The report cautioned while serious delinquency rates continued to decline in August, negative movement occurred in 30-day delinquency rates. “This uptick for both products could signify that consumers are starting to roll forward on deferred payments as they come off of hardship programs,” Komos said. “However, it’s still much too early to tell. It could simply be a missed or delayed payment that is late by a few days or weeks, though the consumer’s intention is still to make the payment.”
Close attention is being paid to delinquency levels as TransUnion’s latest Financial Hardship Survey from the week of August 24th found that COVID-19 continues to financially impact consumers. While the percentage of financially impacted Americans dipped to 52% – the lowest level since the ongoing survey series began in March – the concern among impacted consumers regarding their ability to pay bills and loans remains high (75%).

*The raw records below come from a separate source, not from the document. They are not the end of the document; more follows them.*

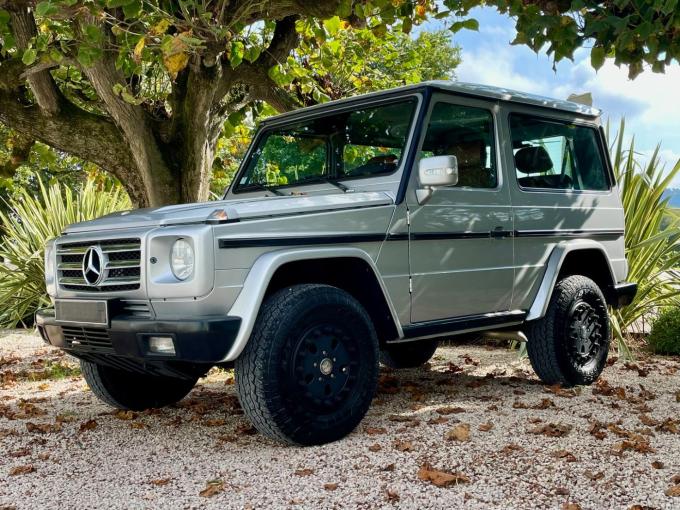 Mercedes-Benz G Class 270 CDI de 2003
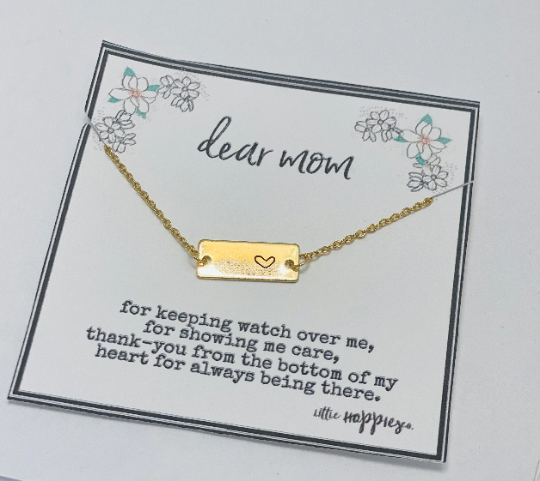 Mothers Day Gifts for Mom, Mother Daughter Gifts: Rose Gold-Little Happies Co-Three Birdies Boutique, Women's Fashion Boutique Located in Kearney, MO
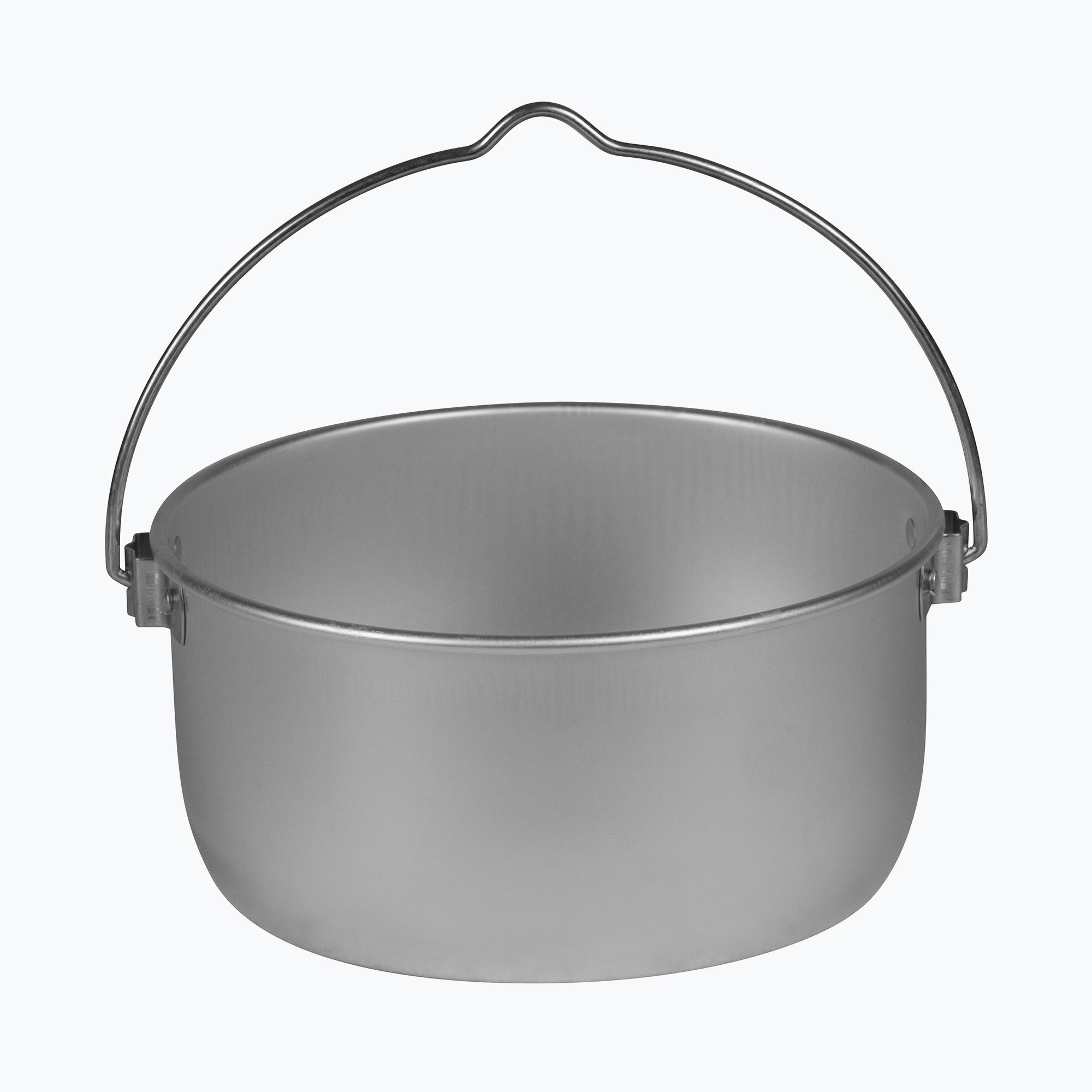 Trangia Billy Pot Billy Pot High Lid oală de călătorie 2,5 l aluminiu ...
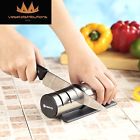 Knife Kitchen Sharpener 3 Stage Stainless Steel Sharp Edge Blade 636160198266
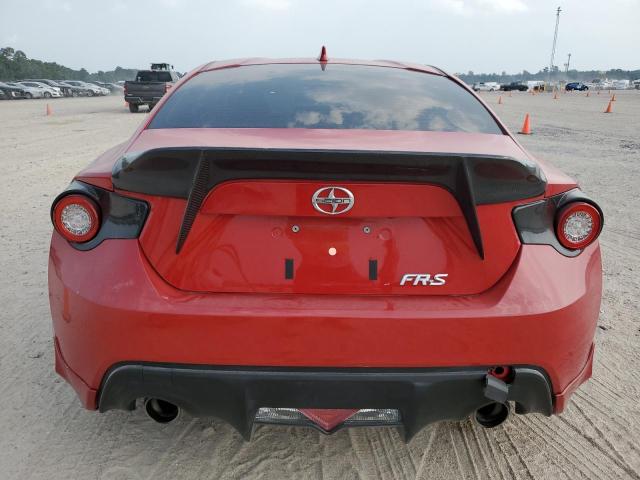 JF1ZNAA10F8704723 - 2015 TOYOTA SCION FR-S 红色 照片 6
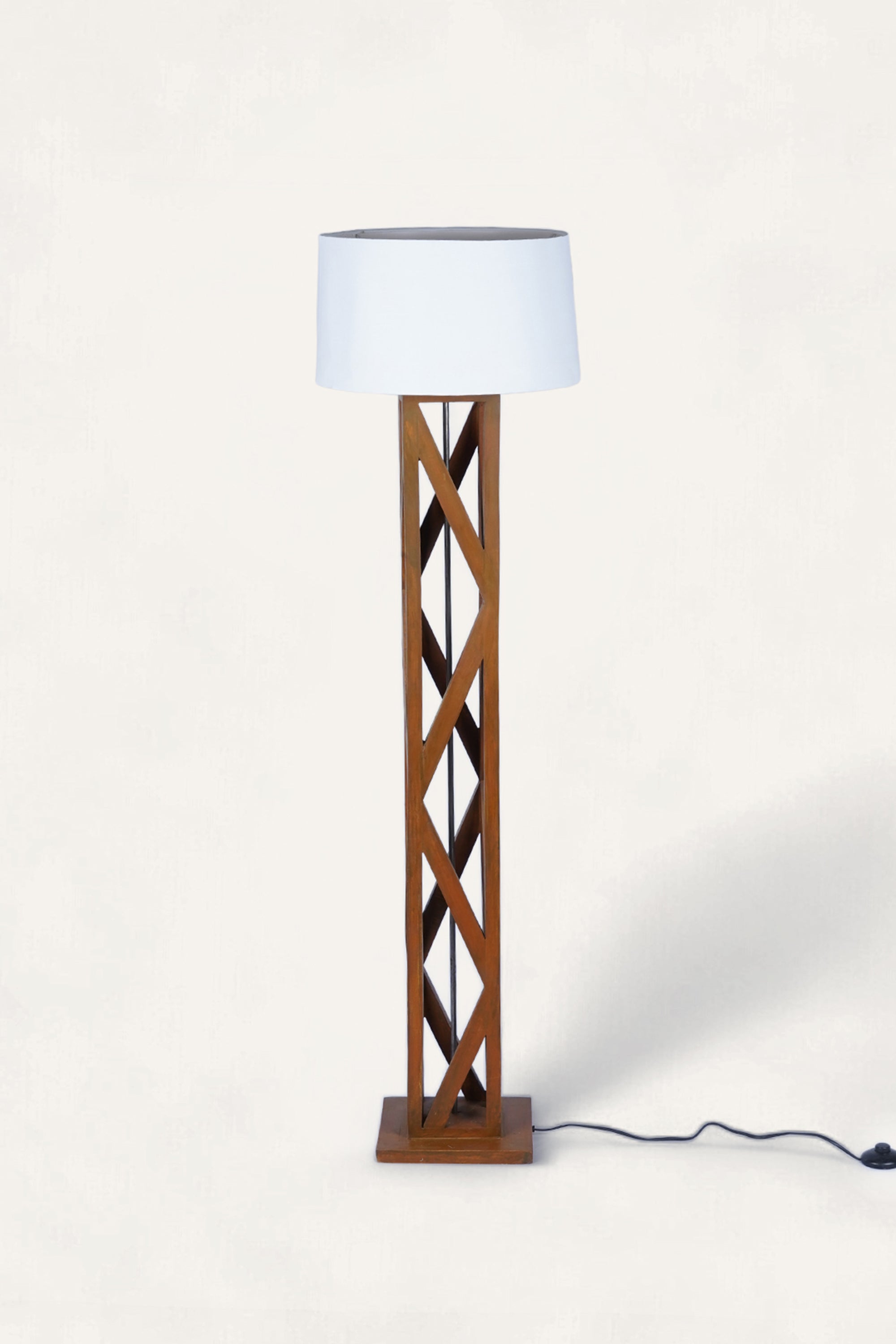 Criss Cross Floor Lamp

According to the survey, nearly one-third of impacted consumers are turning to savings to pay bills or loans and 13% cited they plan to open new credit cards. Despite these concerns, data from the monthly snapshot found that consumers are continuing to make payments as the average credit card balance per consumer dropped to $5,127 in August, compared to $5,686 the previous year. In addition, the average Aggregate Excess Payment, the average amount consumers are paying over their respective minimum payments, increased to $330 in August 2020, though similar to what was observed at the same time last year ($300).
“Many consumers have continued to make payments even when enrolled in financial accommodation plans,” Komos said. “The real litmus test in regards to consumer credit health will become apparent in the coming months when these safeguards begin to expire and consumers have less payment flexibility.”